*ITEMS*.
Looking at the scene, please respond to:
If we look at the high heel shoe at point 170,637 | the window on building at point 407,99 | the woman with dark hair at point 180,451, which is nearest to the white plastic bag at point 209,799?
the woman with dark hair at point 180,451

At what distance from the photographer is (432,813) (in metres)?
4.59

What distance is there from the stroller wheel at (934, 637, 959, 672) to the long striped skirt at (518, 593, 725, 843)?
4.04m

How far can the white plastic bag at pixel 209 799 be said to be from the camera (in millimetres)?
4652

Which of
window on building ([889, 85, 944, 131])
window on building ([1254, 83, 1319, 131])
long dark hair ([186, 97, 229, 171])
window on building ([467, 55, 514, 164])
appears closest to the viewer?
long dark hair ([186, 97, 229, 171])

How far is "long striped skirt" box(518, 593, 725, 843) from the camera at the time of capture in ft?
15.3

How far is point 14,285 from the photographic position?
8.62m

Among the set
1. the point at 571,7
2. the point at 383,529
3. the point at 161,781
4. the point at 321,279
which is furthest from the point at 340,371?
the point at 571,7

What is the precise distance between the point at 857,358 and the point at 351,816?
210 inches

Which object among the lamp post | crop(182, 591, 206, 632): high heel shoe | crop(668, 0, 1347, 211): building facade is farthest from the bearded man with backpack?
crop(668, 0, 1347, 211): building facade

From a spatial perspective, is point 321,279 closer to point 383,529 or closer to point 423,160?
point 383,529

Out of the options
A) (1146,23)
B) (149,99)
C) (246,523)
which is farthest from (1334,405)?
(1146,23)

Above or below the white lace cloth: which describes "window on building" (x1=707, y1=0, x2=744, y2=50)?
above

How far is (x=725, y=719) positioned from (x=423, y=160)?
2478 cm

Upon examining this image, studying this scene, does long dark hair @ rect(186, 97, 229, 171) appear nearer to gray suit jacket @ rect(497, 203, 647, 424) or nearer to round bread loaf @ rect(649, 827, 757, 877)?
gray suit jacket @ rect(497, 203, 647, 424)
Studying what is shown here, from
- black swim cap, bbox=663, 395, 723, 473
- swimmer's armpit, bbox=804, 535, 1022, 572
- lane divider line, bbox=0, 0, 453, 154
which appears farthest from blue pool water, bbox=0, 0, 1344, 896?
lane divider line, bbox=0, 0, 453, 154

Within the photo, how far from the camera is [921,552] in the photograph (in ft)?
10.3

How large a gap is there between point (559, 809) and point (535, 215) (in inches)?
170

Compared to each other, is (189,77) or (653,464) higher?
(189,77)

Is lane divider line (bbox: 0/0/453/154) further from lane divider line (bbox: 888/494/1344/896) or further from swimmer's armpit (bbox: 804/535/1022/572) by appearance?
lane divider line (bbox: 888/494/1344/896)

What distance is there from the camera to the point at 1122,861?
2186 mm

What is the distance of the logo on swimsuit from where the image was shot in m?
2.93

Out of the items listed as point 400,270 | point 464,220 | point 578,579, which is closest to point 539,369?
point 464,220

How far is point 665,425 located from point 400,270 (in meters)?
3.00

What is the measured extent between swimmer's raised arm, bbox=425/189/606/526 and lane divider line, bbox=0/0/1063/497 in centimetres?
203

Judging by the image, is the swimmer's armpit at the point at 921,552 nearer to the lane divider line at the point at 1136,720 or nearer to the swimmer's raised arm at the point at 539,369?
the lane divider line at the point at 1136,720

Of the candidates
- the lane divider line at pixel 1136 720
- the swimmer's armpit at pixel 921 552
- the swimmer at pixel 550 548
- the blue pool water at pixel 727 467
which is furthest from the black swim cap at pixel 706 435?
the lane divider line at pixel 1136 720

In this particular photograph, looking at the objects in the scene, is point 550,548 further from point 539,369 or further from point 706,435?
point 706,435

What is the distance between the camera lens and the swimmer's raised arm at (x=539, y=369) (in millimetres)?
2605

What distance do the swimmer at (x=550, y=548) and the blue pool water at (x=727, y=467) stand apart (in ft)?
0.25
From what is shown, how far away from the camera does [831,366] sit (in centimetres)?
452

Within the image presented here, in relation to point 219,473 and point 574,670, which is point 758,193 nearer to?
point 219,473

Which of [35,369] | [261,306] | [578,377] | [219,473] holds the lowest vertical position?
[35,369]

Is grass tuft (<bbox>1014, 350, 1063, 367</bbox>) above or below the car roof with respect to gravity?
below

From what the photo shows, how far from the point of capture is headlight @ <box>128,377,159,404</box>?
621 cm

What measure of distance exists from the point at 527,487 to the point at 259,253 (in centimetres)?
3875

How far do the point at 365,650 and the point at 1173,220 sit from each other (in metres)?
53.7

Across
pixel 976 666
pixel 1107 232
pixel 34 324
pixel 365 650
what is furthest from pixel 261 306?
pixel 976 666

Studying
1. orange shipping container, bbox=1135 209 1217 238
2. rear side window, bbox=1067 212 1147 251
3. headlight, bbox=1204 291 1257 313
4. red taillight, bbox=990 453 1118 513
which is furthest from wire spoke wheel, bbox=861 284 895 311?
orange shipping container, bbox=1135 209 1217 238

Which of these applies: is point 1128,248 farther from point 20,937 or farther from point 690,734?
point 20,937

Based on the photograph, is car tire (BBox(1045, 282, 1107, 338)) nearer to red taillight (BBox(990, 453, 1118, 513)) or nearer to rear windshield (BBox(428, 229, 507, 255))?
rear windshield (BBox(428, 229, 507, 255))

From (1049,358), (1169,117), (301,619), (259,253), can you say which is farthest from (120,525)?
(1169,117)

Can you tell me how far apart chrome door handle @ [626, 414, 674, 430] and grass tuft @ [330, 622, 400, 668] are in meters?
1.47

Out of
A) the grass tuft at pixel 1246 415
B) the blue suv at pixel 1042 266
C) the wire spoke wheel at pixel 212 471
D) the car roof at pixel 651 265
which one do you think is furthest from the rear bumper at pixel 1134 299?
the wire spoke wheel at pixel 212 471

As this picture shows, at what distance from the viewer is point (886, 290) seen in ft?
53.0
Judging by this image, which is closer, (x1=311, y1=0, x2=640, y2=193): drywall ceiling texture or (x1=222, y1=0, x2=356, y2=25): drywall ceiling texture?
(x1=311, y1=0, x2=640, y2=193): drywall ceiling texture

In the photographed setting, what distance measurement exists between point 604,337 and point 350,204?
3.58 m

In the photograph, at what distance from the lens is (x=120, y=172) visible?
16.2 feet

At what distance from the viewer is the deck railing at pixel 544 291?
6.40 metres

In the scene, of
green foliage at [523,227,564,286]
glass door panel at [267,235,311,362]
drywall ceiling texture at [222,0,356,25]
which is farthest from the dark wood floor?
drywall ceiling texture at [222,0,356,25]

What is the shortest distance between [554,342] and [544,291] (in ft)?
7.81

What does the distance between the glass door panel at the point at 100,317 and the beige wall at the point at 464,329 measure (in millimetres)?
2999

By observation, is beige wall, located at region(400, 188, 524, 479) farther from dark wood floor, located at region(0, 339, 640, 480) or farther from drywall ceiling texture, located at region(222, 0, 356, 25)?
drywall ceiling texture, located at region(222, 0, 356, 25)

*TASK STATEMENT*. Reproduce all of the data above word for word, keeping every line unchanged.

*SOLUTION*.
Looking at the scene, please respond to:
If we look at the high heel shoe at point 170,637 | the window on building at point 407,99 | the woman with dark hair at point 180,451, which is nearest to the white plastic bag at point 209,799?
the woman with dark hair at point 180,451

At what distance from the photographer is (432,813) (in metres)?
4.59

What distance is there from the stroller wheel at (934, 637, 959, 672) to the long striped skirt at (518, 593, 725, 843)?
4.04m

How far can the white plastic bag at pixel 209 799 be said to be from the camera (in millimetres)?
4652

Which of
window on building ([889, 85, 944, 131])
window on building ([1254, 83, 1319, 131])
long dark hair ([186, 97, 229, 171])
window on building ([467, 55, 514, 164])
appears closest to the viewer?
long dark hair ([186, 97, 229, 171])

How far is "long striped skirt" box(518, 593, 725, 843) from the camera at the time of capture in ft?
15.3

How far is point 14,285 from the photographic position?
8.62m

Among the set
1. the point at 571,7
2. the point at 383,529
3. the point at 161,781
4. the point at 321,279
which is furthest from the point at 340,371?
the point at 571,7

What is the precise distance between the point at 857,358 and the point at 351,816?
210 inches

Which object among the lamp post | crop(182, 591, 206, 632): high heel shoe | crop(668, 0, 1347, 211): building facade is farthest from the bearded man with backpack?
crop(668, 0, 1347, 211): building facade

From a spatial perspective, is point 321,279 closer to point 383,529 or closer to point 423,160?
point 383,529

Out of the options
A) (1146,23)
B) (149,99)
C) (246,523)
which is farthest from (1334,405)?
(1146,23)

Above or below the white lace cloth: which describes "window on building" (x1=707, y1=0, x2=744, y2=50)?
above

How far is (x=725, y=719) positioned from (x=423, y=160)?
2478 cm

Upon examining this image, studying this scene, does long dark hair @ rect(186, 97, 229, 171) appear nearer to gray suit jacket @ rect(497, 203, 647, 424) or nearer to round bread loaf @ rect(649, 827, 757, 877)?
gray suit jacket @ rect(497, 203, 647, 424)
Studying what is shown here, from
- black swim cap, bbox=663, 395, 723, 473
- swimmer's armpit, bbox=804, 535, 1022, 572
- lane divider line, bbox=0, 0, 453, 154
which appears farthest from blue pool water, bbox=0, 0, 1344, 896?
lane divider line, bbox=0, 0, 453, 154

Within the photo, how far from the camera is [921,552] in the photograph (in ft)?
10.3

How large a gap is there between point (559, 809) and point (535, 215) (in inches)?
170

Compared to each other, is (189,77) or (653,464) higher?
(189,77)

Is lane divider line (bbox: 0/0/453/154) further from lane divider line (bbox: 888/494/1344/896) or further from swimmer's armpit (bbox: 804/535/1022/572) by appearance?
lane divider line (bbox: 888/494/1344/896)

What distance is there from the camera to the point at 1122,861?
2186 mm

What is the distance of the logo on swimsuit from where the image was shot in m?
2.93

Out of the items listed as point 400,270 | point 464,220 | point 578,579, which is closest to point 539,369?
point 464,220

How far is point 665,425 located from point 400,270 (in meters)?
3.00

What is the measured extent between swimmer's raised arm, bbox=425/189/606/526 and lane divider line, bbox=0/0/1063/497 in centimetres?
203

Judging by the image, is the swimmer's armpit at the point at 921,552 nearer to the lane divider line at the point at 1136,720 or nearer to the swimmer's raised arm at the point at 539,369?
the lane divider line at the point at 1136,720

Of the candidates
- the lane divider line at pixel 1136 720
- the swimmer's armpit at pixel 921 552
- the swimmer at pixel 550 548
- the blue pool water at pixel 727 467
which is furthest from the black swim cap at pixel 706 435?
the lane divider line at pixel 1136 720

In this particular photograph, looking at the objects in the scene, is point 550,548 further from point 539,369 or further from point 706,435?
point 706,435

What is the distance between the camera lens and the swimmer's raised arm at (x=539, y=369) (in millimetres)?
2605

What distance do the swimmer at (x=550, y=548) and the blue pool water at (x=727, y=467) stand apart (in ft)?
0.25
From what is shown, how far away from the camera does [831,366] sit (in centimetres)?
452

Within the image presented here, in relation to point 219,473 and point 574,670, which is point 758,193 nearer to?
point 219,473

Which of [35,369] | [261,306] | [578,377] | [219,473] holds the lowest vertical position?
[35,369]

Is grass tuft (<bbox>1014, 350, 1063, 367</bbox>) above or below the car roof with respect to gravity?
below

From what the photo shows, how far from the point of capture is headlight @ <box>128,377,159,404</box>?
621 cm

What measure of distance exists from the point at 527,487 to the point at 259,253 (in centimetres)?
3875

How far do the point at 365,650 and the point at 1173,220 sit from each other (in metres)?
53.7

Across
pixel 976 666
pixel 1107 232
pixel 34 324
pixel 365 650
what is furthest from pixel 261 306?
pixel 976 666

Studying
1. orange shipping container, bbox=1135 209 1217 238
2. rear side window, bbox=1067 212 1147 251
3. headlight, bbox=1204 291 1257 313
4. red taillight, bbox=990 453 1118 513
which is furthest from wire spoke wheel, bbox=861 284 895 311?
orange shipping container, bbox=1135 209 1217 238

Which of these applies: is point 1128,248 farther from point 20,937 or farther from point 690,734?
point 20,937

Based on the photograph, is car tire (BBox(1045, 282, 1107, 338)) nearer to red taillight (BBox(990, 453, 1118, 513)) or nearer to rear windshield (BBox(428, 229, 507, 255))?
rear windshield (BBox(428, 229, 507, 255))

From (1049,358), (1169,117), (301,619), (259,253), can you say which is farthest from (120,525)?
(1169,117)

Can you tell me how far apart chrome door handle @ [626, 414, 674, 430] and grass tuft @ [330, 622, 400, 668] are in meters?
1.47

Out of
A) the grass tuft at pixel 1246 415
B) the blue suv at pixel 1042 266
C) the wire spoke wheel at pixel 212 471
D) the car roof at pixel 651 265
which one do you think is furthest from the rear bumper at pixel 1134 299?
the wire spoke wheel at pixel 212 471

As this picture shows, at what distance from the viewer is point (886, 290) seen in ft?
53.0
Judging by this image, which is closer, (x1=311, y1=0, x2=640, y2=193): drywall ceiling texture or (x1=222, y1=0, x2=356, y2=25): drywall ceiling texture?
(x1=311, y1=0, x2=640, y2=193): drywall ceiling texture

In the photographed setting, what distance measurement exists between point 604,337 and point 350,204?
3.58 m

In the photograph, at what distance from the lens is (x=120, y=172) visible?
16.2 feet

At what distance from the viewer is the deck railing at pixel 544 291?
6.40 metres

In the scene, of
green foliage at [523,227,564,286]
glass door panel at [267,235,311,362]
drywall ceiling texture at [222,0,356,25]
which is farthest from the dark wood floor?
drywall ceiling texture at [222,0,356,25]

What is the shortest distance between [554,342] and [544,291] (in ft)?
7.81

What does the distance between the glass door panel at the point at 100,317 and the beige wall at the point at 464,329 measure (in millimetres)?
2999

By observation, is beige wall, located at region(400, 188, 524, 479) farther from dark wood floor, located at region(0, 339, 640, 480) or farther from drywall ceiling texture, located at region(222, 0, 356, 25)?
drywall ceiling texture, located at region(222, 0, 356, 25)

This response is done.